AFP as a Biomarker for Cancer Diagnosis and Monitoring
Outside of pregnancy, AFP is utilized as a tumor marker in the management of specific cancers where adult cells re-express this fetal protein. It is primarily associated with Hepatocellular Carcinoma (HCC), the most common form of liver cancer. In non-pregnant adults, AFP levels are normally very low, often below 10 ng/mL, making persistent elevation a potential warning sign.
For HCC, a significantly elevated AFP level, sometimes exceeding 400 ng/mL, suggests the presence of cancer. AFP is used in combination with imaging to aid in initial diagnosis and can help with cancer staging. The protein is also a marker for non-seminomatous germ cell tumors, which frequently arise in the testes or ovaries. These tumors include subtypes like yolk sac tumors and embryonal carcinomas, and often present with extremely high AFP levels.
In patients treated for HCC or germ cell tumors, AFP levels are used for continuous monitoring. A decrease in AFP after surgery or chemotherapy suggests successful treatment, while a rise may indicate recurrence or progression. Moderately elevated AFP levels can also occur in non-cancerous conditions, such as chronic liver diseases like hepatitis or cirrhosis, due to liver cell regeneration. These benign elevations do not reach the high pathological levels seen in active cancer.
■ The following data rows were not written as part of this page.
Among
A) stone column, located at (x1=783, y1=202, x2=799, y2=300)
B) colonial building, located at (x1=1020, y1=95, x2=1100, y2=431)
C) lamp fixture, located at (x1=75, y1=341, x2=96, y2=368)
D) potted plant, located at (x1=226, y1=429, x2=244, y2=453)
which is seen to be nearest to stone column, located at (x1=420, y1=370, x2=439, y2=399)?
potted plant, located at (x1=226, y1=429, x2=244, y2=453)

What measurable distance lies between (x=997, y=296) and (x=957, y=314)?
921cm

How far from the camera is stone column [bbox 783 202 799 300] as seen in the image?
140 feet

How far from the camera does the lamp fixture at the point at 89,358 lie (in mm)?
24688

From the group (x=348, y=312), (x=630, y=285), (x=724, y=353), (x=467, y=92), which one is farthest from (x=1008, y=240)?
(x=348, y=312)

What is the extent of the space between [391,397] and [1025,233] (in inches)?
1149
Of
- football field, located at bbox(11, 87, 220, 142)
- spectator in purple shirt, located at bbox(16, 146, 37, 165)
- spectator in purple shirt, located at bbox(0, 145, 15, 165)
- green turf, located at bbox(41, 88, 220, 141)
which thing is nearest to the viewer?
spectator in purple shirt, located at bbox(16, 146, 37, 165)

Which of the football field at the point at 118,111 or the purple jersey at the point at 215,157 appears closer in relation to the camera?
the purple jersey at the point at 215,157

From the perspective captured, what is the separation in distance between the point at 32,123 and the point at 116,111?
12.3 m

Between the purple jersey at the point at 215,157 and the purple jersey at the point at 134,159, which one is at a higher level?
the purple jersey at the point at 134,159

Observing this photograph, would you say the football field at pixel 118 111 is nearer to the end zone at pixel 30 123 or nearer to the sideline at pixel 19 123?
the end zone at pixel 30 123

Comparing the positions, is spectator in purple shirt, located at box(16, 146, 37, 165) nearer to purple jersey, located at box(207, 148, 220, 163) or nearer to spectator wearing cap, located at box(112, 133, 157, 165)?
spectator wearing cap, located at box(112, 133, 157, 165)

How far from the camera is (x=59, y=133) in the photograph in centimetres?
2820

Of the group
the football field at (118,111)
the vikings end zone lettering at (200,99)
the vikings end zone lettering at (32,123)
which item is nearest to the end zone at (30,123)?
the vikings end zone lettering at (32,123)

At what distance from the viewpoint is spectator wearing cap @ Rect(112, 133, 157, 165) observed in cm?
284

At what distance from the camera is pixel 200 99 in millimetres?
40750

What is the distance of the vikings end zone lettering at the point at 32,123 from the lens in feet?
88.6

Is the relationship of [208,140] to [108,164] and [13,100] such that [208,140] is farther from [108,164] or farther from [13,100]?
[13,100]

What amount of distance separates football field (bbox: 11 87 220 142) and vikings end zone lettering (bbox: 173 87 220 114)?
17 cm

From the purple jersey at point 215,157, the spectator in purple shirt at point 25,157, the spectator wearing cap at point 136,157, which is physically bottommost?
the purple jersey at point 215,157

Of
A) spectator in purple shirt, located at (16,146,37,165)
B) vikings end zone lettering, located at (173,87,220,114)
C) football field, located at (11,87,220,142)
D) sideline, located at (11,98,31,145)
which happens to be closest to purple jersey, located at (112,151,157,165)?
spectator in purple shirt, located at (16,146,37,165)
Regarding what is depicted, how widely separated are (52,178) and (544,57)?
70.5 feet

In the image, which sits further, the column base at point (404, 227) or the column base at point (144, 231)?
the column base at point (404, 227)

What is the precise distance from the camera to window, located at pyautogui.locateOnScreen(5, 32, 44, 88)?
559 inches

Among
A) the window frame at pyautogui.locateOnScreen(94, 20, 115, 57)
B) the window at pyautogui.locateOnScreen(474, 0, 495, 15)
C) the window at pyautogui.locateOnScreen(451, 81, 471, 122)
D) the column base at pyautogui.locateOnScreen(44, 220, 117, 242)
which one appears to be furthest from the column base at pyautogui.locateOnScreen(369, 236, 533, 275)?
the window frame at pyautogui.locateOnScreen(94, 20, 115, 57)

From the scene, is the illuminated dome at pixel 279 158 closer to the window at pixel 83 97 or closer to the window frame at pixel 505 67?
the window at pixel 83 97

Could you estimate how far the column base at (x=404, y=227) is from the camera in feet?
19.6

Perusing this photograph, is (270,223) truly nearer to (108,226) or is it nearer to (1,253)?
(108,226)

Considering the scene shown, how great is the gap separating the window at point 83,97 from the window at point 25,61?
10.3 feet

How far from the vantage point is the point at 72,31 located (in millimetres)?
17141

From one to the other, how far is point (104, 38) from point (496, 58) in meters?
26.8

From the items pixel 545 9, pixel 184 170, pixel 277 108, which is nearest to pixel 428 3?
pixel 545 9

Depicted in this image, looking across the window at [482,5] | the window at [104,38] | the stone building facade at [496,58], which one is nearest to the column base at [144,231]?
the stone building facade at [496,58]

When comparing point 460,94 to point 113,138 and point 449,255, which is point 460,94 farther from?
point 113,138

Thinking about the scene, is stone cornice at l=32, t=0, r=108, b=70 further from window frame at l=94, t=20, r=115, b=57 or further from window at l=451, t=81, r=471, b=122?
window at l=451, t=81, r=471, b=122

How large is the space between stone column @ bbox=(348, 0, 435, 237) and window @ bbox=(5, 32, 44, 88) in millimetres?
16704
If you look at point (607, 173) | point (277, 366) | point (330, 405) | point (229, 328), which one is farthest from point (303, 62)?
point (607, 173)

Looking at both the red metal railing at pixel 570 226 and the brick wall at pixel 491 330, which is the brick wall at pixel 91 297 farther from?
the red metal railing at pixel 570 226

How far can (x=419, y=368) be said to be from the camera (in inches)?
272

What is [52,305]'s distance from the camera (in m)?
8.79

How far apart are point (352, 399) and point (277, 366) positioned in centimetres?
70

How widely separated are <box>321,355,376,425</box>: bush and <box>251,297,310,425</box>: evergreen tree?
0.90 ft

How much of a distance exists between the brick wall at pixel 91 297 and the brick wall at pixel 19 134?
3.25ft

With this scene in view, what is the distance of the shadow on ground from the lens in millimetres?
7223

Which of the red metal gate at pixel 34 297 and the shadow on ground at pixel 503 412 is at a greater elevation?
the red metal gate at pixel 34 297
Factors Influencing Measured AFP Values
The interpretation of an AFP test result can be complicated by several physiological and technical variables that artificially affect the measured value. Since AFP levels change rapidly throughout the second trimester, the most common source of error in prenatal screening is an inaccurate calculation of gestational age. If the pregnancy is further along than thought, the AFP level will appear artificially high; conversely, if the pregnancy is less advanced, the level will appear artificially low.
Maternal weight systematically influences the measured concentration of AFP in the blood. Heavier pregnant women tend to have lower AFP levels because the protein is diluted in a larger blood volume. To correct for this, laboratory results are adjusted based on the mother’s weight to ensure an accurate MoM calculation.
Racial and ethnic background can influence baseline AFP values, necessitating specific adjustments to the median used for MoM calculations. Other variables, such as diabetes and cigarette smoking, also affect serum AFP levels and must be accounted for during interpretation. These adjustments ensure that the reported MoM accurately reflects the risk level rather than a non-disease-related physiological variation.